### Instructions to follow
Your task is to write out the lines from the line containing "Out of the choices" through the last line of the material, exactly.

### The input
┄┄┄┄┄┄┄┄┄┄┄┄┄┄┄┄┄┄┄┄
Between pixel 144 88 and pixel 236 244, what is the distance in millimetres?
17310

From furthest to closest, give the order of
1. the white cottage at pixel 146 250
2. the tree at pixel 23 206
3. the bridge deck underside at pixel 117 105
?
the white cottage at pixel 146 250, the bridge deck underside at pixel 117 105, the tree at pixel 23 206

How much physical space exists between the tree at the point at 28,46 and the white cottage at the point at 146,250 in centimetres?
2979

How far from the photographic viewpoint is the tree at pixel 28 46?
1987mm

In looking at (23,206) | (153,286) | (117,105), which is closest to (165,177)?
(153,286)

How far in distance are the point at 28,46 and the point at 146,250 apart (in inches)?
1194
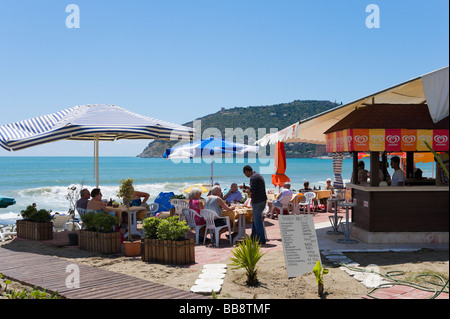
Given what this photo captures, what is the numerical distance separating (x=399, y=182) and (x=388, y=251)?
134cm

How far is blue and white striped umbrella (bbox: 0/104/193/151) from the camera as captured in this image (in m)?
A: 8.24

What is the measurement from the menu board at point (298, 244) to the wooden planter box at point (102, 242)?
3.01m

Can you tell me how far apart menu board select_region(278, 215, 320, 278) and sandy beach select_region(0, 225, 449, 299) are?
0.63ft

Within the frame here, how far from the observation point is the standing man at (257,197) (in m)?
7.76

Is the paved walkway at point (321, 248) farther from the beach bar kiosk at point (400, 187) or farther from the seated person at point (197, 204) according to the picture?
the seated person at point (197, 204)

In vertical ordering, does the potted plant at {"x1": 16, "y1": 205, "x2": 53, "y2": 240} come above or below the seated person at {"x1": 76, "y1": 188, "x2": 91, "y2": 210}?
below

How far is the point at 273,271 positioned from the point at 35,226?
525 cm

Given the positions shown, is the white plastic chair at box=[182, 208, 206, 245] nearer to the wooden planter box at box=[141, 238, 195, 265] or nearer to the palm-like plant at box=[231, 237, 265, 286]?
the wooden planter box at box=[141, 238, 195, 265]

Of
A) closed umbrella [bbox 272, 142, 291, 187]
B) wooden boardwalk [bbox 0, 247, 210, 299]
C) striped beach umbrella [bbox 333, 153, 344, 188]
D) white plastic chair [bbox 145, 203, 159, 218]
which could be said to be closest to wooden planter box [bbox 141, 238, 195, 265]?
wooden boardwalk [bbox 0, 247, 210, 299]

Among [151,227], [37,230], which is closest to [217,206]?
[151,227]

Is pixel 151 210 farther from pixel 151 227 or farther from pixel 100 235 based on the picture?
pixel 151 227
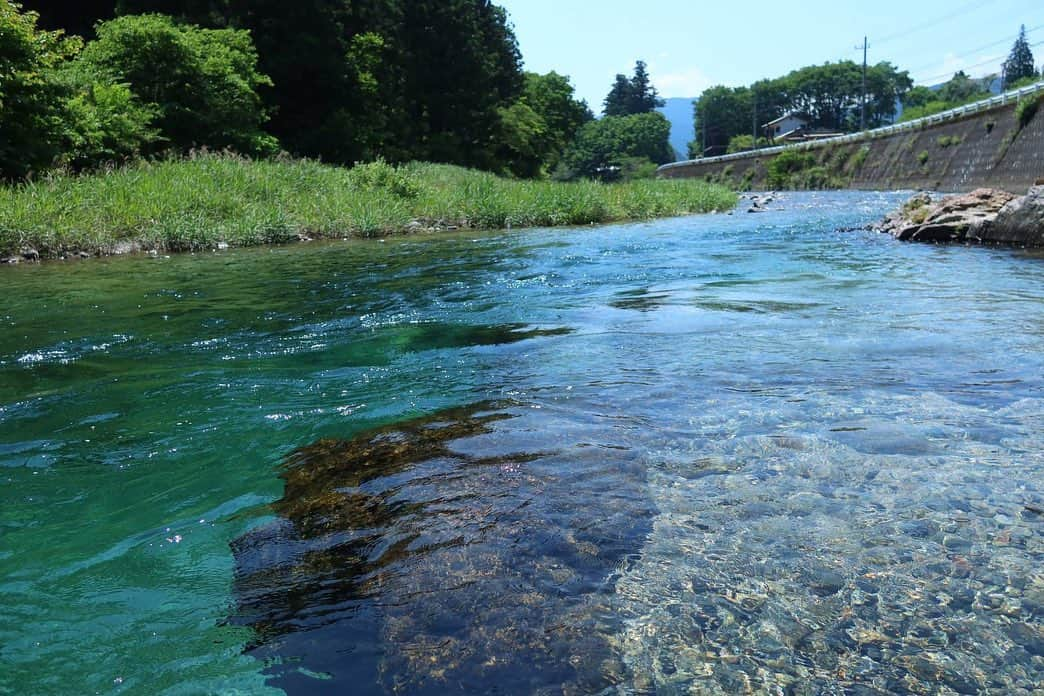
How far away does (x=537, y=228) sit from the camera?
19703 mm

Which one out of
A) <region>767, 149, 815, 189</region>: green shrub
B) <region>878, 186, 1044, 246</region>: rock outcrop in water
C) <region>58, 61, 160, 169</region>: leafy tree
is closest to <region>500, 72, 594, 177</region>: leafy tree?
<region>767, 149, 815, 189</region>: green shrub

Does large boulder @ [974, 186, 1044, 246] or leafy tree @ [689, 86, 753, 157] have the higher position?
leafy tree @ [689, 86, 753, 157]

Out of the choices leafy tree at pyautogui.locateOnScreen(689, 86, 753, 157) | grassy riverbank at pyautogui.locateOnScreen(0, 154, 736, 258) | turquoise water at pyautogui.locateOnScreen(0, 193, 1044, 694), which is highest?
leafy tree at pyautogui.locateOnScreen(689, 86, 753, 157)

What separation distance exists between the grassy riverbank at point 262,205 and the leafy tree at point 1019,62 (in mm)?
105230

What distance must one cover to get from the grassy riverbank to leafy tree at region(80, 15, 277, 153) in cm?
327

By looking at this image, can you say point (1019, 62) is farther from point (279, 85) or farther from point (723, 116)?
point (279, 85)

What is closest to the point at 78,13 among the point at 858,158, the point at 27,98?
the point at 27,98

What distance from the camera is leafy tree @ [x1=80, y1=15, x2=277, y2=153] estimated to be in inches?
816

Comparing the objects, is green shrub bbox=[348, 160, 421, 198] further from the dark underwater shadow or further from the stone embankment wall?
the stone embankment wall

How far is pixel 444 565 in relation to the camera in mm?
2488

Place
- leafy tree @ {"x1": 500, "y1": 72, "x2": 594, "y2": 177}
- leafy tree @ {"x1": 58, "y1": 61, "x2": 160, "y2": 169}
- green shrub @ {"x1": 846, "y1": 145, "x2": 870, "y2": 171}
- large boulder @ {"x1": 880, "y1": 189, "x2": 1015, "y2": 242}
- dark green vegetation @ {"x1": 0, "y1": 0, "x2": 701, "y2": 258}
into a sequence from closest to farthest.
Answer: large boulder @ {"x1": 880, "y1": 189, "x2": 1015, "y2": 242}
dark green vegetation @ {"x1": 0, "y1": 0, "x2": 701, "y2": 258}
leafy tree @ {"x1": 58, "y1": 61, "x2": 160, "y2": 169}
leafy tree @ {"x1": 500, "y1": 72, "x2": 594, "y2": 177}
green shrub @ {"x1": 846, "y1": 145, "x2": 870, "y2": 171}

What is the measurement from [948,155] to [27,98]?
40749 millimetres

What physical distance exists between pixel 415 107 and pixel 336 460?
43.2 metres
┄┄┄┄┄┄┄┄┄┄┄┄┄┄┄┄┄┄┄┄
### The output
Out of the choices leafy tree at pyautogui.locateOnScreen(689, 86, 753, 157) | grassy riverbank at pyautogui.locateOnScreen(0, 154, 736, 258) | turquoise water at pyautogui.locateOnScreen(0, 193, 1044, 694), which is highest?
leafy tree at pyautogui.locateOnScreen(689, 86, 753, 157)

What separation distance exists between the grassy riverbank at point 262,205 and the leafy tree at point 1019,62 (in mm)?
105230

What distance must one cover to get from the grassy riverbank to leafy tree at region(80, 15, 277, 153) in cm?
327

By looking at this image, can you say point (1019, 62) is farther from point (279, 85) or farther from point (723, 116)?
point (279, 85)

What is closest to the point at 78,13 among the point at 858,158, the point at 27,98?
the point at 27,98

What distance from the camera is leafy tree @ [x1=80, y1=15, x2=277, y2=153] estimated to be in inches?
816

Comparing the objects, is green shrub bbox=[348, 160, 421, 198] further from the dark underwater shadow or further from the stone embankment wall?
the stone embankment wall

How far is pixel 444 565 in relation to the camera in mm?
2488

Place
- leafy tree @ {"x1": 500, "y1": 72, "x2": 594, "y2": 177}
- leafy tree @ {"x1": 58, "y1": 61, "x2": 160, "y2": 169}
- green shrub @ {"x1": 846, "y1": 145, "x2": 870, "y2": 171}
- large boulder @ {"x1": 880, "y1": 189, "x2": 1015, "y2": 242}
- dark green vegetation @ {"x1": 0, "y1": 0, "x2": 701, "y2": 258}
into a sequence from closest to farthest.
Answer: large boulder @ {"x1": 880, "y1": 189, "x2": 1015, "y2": 242}
dark green vegetation @ {"x1": 0, "y1": 0, "x2": 701, "y2": 258}
leafy tree @ {"x1": 58, "y1": 61, "x2": 160, "y2": 169}
leafy tree @ {"x1": 500, "y1": 72, "x2": 594, "y2": 177}
green shrub @ {"x1": 846, "y1": 145, "x2": 870, "y2": 171}

What is the measurement from [948,155] to [27,98]?
40749 millimetres

What physical distance exists between pixel 415 107 and pixel 336 460?
43.2 metres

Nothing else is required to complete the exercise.